Não me peça para dizer algo.
Debruçada sobre a tua pele
vou descobrindo o caminho mais tórrido,
mais feliz.

Quando me disser,
diga aos meus ouvidos
e molhe com a boca
as palavras e gestos.

se eu estremecer,
me aqueça
e me dê mais frio.

O que eu posso te dizer
resume-se em poucas sílabas
e só faz sentido quando estou em teus braços.

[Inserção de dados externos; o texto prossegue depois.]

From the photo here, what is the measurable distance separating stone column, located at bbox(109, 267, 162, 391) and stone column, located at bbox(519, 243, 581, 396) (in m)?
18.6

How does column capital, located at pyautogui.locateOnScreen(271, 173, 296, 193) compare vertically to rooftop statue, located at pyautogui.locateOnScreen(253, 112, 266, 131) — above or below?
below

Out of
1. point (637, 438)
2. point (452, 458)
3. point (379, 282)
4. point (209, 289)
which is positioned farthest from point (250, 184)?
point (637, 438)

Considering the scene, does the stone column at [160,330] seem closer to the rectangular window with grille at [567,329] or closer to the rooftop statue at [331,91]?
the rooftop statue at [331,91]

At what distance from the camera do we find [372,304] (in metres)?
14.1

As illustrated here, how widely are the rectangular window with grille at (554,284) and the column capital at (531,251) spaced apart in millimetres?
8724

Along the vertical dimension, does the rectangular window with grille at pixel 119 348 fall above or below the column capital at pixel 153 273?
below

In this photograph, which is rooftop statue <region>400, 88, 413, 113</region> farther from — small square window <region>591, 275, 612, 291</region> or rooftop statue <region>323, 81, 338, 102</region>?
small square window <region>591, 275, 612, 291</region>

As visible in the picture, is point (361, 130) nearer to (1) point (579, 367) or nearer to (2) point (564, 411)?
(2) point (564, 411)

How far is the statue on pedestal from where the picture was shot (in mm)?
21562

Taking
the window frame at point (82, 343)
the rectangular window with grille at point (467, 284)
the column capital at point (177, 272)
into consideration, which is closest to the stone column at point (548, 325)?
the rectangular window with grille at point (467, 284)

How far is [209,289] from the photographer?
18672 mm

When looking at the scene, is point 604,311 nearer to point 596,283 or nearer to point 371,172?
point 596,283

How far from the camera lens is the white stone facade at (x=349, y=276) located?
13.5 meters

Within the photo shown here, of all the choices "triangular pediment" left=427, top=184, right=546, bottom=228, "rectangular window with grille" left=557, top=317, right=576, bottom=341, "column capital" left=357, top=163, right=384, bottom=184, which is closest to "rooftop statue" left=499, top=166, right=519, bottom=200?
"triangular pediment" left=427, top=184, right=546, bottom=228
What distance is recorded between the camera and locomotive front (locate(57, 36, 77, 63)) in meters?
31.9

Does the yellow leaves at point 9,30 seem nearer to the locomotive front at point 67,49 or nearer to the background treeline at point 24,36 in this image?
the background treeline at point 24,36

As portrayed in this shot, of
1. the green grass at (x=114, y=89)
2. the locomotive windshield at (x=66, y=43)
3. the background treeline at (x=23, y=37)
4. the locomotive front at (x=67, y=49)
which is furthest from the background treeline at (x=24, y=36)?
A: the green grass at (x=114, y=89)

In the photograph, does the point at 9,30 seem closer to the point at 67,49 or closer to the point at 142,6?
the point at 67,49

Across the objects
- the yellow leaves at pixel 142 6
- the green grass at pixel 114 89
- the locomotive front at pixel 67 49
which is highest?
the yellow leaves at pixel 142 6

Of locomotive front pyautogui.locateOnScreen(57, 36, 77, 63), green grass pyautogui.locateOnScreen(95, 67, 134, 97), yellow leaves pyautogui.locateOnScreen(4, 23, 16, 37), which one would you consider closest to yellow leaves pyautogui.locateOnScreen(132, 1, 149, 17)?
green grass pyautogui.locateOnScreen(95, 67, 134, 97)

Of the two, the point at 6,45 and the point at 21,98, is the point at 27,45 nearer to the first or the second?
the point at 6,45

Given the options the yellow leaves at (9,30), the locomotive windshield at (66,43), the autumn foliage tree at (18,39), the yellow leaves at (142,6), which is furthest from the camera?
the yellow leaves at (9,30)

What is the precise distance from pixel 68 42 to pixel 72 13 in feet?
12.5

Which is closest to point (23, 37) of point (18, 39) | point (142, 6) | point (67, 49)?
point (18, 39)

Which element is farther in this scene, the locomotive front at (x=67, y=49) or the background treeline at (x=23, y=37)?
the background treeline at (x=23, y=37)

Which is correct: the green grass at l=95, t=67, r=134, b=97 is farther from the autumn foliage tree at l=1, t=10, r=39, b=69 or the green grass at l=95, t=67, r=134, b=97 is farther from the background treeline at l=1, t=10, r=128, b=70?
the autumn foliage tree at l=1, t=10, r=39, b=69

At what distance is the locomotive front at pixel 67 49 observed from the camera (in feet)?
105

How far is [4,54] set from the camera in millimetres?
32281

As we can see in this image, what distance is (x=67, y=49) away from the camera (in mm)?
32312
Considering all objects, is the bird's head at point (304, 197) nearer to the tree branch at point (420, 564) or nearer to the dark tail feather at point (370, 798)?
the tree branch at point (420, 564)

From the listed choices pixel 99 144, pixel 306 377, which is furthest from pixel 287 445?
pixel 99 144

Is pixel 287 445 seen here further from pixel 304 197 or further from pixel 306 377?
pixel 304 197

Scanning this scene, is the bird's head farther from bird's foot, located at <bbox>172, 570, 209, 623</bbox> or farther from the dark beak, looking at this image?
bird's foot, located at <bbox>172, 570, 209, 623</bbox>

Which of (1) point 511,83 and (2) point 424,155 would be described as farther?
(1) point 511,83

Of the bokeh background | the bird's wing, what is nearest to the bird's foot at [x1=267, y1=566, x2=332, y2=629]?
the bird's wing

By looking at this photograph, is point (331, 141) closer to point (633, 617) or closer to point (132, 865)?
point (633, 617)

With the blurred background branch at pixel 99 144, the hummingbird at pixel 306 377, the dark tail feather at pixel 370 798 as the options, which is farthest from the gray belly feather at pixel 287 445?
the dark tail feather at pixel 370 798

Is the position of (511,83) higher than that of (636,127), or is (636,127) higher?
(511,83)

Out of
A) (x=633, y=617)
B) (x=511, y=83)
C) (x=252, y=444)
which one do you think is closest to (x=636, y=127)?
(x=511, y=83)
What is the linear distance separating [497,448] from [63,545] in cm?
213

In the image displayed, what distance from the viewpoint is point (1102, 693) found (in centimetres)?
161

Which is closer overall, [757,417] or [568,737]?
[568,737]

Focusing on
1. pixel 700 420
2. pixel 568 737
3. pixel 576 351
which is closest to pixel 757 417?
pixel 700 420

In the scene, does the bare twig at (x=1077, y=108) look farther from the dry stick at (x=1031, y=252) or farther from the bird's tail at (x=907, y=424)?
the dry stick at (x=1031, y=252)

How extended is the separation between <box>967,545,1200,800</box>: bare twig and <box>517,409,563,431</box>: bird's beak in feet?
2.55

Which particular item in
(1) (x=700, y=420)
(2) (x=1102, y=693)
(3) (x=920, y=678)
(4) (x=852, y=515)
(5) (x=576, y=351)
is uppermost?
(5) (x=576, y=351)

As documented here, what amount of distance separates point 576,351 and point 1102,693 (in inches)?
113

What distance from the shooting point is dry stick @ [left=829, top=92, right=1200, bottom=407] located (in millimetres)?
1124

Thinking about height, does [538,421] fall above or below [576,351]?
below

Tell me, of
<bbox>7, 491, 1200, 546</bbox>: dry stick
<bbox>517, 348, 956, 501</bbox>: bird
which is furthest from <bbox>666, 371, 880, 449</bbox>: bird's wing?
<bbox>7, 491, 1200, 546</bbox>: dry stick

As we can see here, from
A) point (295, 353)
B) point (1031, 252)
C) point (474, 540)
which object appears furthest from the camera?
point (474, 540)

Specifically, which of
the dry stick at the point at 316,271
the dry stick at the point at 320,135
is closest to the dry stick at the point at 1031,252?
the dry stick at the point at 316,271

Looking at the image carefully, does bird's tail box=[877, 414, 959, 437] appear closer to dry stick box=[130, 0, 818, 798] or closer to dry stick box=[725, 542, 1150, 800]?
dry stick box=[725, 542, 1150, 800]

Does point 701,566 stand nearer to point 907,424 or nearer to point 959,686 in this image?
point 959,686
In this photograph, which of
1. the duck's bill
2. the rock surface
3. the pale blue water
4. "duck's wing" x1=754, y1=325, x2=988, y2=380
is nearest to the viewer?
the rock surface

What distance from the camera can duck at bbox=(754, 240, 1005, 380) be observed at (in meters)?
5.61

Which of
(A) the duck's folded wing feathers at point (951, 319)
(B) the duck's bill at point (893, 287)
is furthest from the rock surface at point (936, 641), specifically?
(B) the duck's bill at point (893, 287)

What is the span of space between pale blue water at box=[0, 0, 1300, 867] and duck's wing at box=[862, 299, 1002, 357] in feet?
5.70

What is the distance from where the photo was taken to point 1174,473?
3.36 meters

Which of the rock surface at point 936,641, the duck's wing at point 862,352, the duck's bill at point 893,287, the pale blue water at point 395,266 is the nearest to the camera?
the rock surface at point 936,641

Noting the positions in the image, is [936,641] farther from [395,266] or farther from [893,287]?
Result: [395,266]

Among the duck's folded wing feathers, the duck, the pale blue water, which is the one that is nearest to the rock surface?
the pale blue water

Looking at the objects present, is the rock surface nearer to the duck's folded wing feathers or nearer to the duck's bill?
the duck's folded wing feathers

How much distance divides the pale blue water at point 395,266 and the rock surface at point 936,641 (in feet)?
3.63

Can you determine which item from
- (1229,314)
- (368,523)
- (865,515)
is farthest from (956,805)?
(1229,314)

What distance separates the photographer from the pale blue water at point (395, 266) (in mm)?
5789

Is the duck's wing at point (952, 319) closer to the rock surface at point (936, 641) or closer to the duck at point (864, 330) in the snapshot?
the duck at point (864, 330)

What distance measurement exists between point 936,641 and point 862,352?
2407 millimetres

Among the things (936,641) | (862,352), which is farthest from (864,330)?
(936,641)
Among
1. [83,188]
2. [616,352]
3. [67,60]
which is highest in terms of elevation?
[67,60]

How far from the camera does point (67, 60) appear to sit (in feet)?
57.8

terça-feira, 2 de março de 2010

Menina enrolada

Uma menina  que queria ser palhaço de circo. Queria também uma onça domar. Sob a tenda de um circo terminou por soltar fogo pela boca, e mesmo que de mentira arrancava aplausos da platéia. Mais tarde a menina cresceu mas esqueceu de lembrar. Demorou para que suas pernas contassem a ela que já estavam longas demais para ser palhaço ou domadora e mesmo que pudesse continuar soltando fogo de mentira, sua vontade ansiosa dizia que sair do circo seria melhor.
Ainda não informada que havia crescido, continuou guiada por suas vontades. Saiu do circo a menina, cresceu mais uns centímetros as pernas e pernas-de-pau ela foi querer ser, desfilando pelas praças e distribuindo felicidade.
Um dia, lá do alto dos filetes de madeira, ela chorou porque mais uma vez sabia o que queria, mas o choro vinha do não saber fazer com o que sabia querer. E a brisa mais fria do alto dos céus, veio para secar suas lágrimas de menina que virou gente grande, não por ter pernas longas, nem por ser pernas-de-pau mas por descobrir que querer não era o bastante.